今回のJAPAN STORYでは「酒呑童子」の続編「羅城門」の鬼伝説を呟きたいと思います。
「酒呑童子」を征伐したのが、源頼光の家臣「四天王」渡辺綱、卜部季武、碓井貞光、坂田金時の面々で、この四人が集まって酒を飲んでいた、ある暑い夏の夜のことです。京の都では、羅城門に、恐ろしい鬼が現れ、悪行の限りを尽くしているという、噂がひろがり、物語がはじまります。
「各々方、どう思われる」と貞光が言いました。
「鬼か、それはあり得ることじゃ」と季武と金時が頷きましたが、
これに反論したのが渡辺綱。「王地たる都城南門に鬼なぞ棲食うはずがない」と言い張ります。
ならば「確かめよ」との貞光の言に押され、綱が一人、都の南端にそびえる羅城門へと向かったのでした。
外はいつの間にか、生温かい雨が降り、城門に近づくにつれ、風雨が激しくなりました。
綱は羅城門に近づくと、しばらく楼門を見上げ、辺りに目をこらしましたが、誰もいません。
「源頼光家人 渡辺綱 約束の義によりて『羅城門』門前に確かに参上す」
約束の高札を羅城門の門前に打ち立てました。
その時、突如、背後から綱の兜を掴み取ろうとする者がいました。それが、目を爛々と輝かせて睨みをきかす奇怪な鬼です。
綱が幾度か激しく渡り合った後、ついに綱が鬼の腕をバサリと斬り落しました。
「むむっ、くそっ!綱よ、覚えておれ!その腕、七日の間に必ず取り戻しにいくからな!」
鬼はそう叫ぶと、空高く舞い上がっていきました。
切り落とした鬼の腕は、鋼の様なゴツゴツした太い腕で、針の様な毛が一面に生えていました。

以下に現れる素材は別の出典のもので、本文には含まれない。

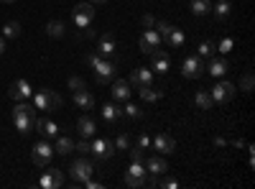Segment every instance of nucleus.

その腕を仲間に見せると、「ほほう、これは凄い!綱、お主よくぞやったぞ」と仲間たちは口々に綱を褒め称えました。
しかし、綱はこの腕を七日間、鬼から守らなければなりません。綱は警護を厳重にして、鬼の腕を櫃(ひつ)に入れ、綱自身が四六時中これを見守りました。
そうして、何事もなく迎えた七日目の夜に、綱の叔母と称する老婆が門前を訪ねてきました。家来たちは老婆に聞くと、老婆は綱の叔母に当たるもので、はるばる綱を訪ねに来たとのことでした。
こうして老婆は、とうとう綱の屋敷の中へ入っていきました。
老婆が鬼の腕を見せてくれるよう所望すると、綱もつい心が緩んだのか、「叔母さん、これが鬼の腕です」
こうして綱が老婆に鬼の腕を差し出した、その時、突如老婆がそれを手に掴むや、「これは吾が手なれば取るぞよ」と叫び、老婆の顔は、あの恐ろしい鬼に変貌し、虚空へ飛び去ってしまったという話です。
羅城門のあるところは都のはずれ、権威の象徴としての城門の存在感も薄れ、城門が荒れ放題となったとしてもおかしくなく、鬼伝説として語られたのでしょうね。
写真・左は平安京羅城門復元10分の1サイズ模型
京都が平安京の時代、現在の千本通の辺りに幅80mのメインストリート・朱雀大路があり、その南端に平安京の表玄関として設けられたのがこの羅城門でした。